----- DATASET

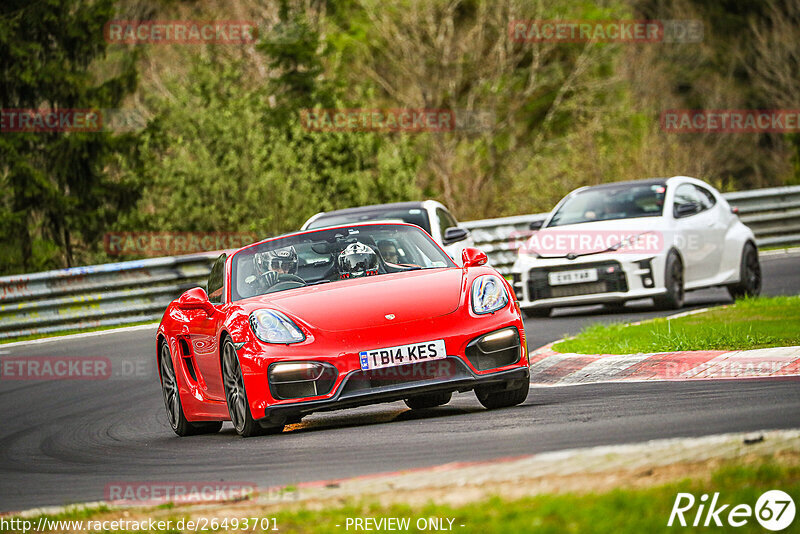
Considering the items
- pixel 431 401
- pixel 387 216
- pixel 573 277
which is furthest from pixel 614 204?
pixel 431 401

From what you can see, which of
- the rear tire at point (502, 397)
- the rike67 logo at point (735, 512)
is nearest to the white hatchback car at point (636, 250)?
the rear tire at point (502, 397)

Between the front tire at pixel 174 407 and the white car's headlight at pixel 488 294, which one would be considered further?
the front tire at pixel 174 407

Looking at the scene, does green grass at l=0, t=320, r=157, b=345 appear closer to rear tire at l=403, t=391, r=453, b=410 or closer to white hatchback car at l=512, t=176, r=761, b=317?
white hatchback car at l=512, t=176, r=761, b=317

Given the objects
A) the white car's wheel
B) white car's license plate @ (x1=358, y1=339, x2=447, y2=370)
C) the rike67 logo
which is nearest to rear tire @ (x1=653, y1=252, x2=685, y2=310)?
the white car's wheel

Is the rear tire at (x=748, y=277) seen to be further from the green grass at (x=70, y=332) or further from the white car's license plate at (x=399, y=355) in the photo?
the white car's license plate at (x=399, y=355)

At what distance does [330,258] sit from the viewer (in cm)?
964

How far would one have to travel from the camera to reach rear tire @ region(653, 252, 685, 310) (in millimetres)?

----------
----- DATASET

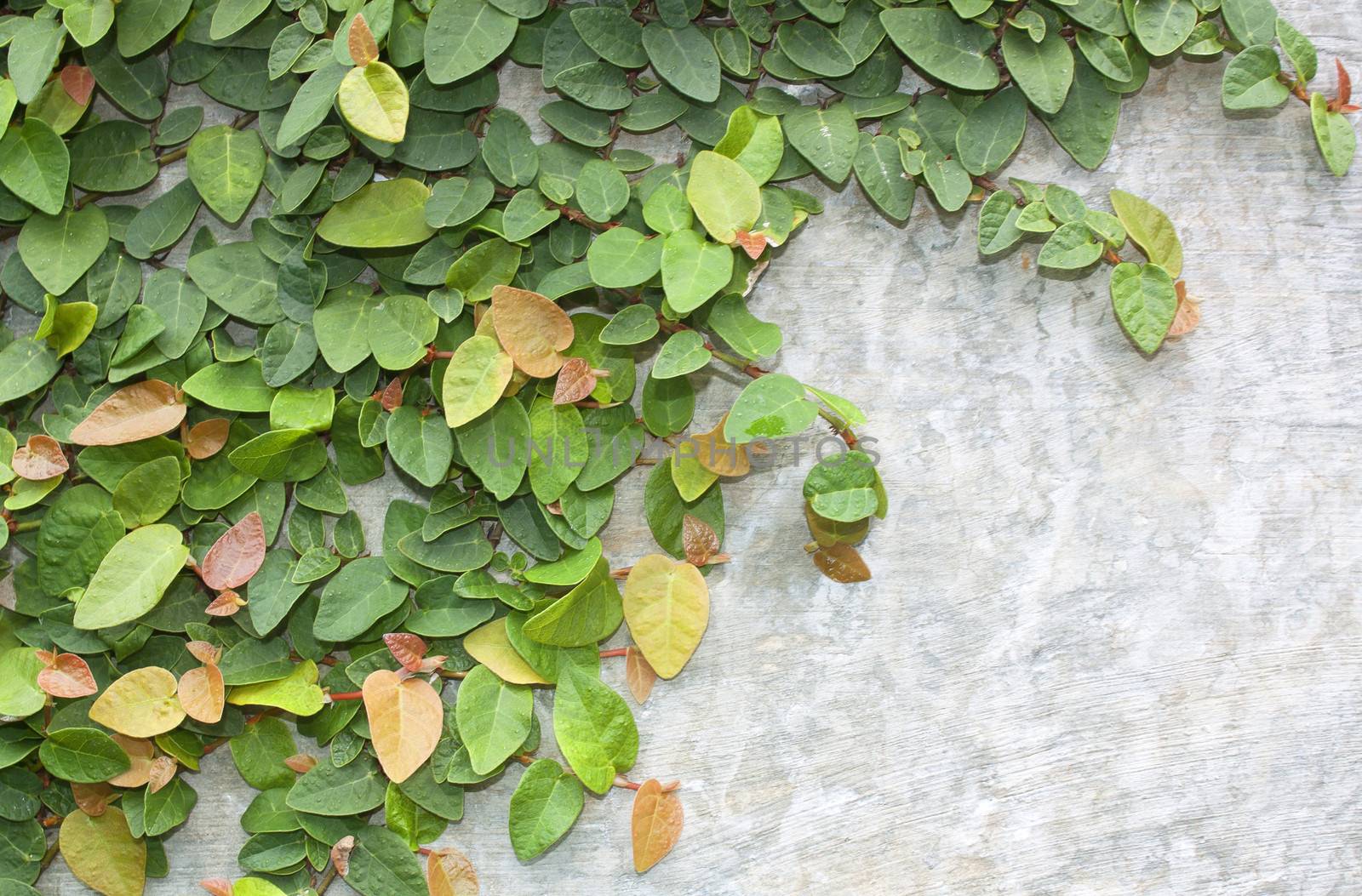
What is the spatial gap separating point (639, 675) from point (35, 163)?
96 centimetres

----------

§ WHAT IS BEING ASKED:
Pick out every line in the listing above that contains the string "pixel".

§ REPLY TO THE TASK:
- pixel 431 401
- pixel 387 216
- pixel 573 277
which is furthest from pixel 614 204?
pixel 431 401
Between the front tire at pixel 174 407 and the white car's headlight at pixel 488 294, which one would be considered further?
the front tire at pixel 174 407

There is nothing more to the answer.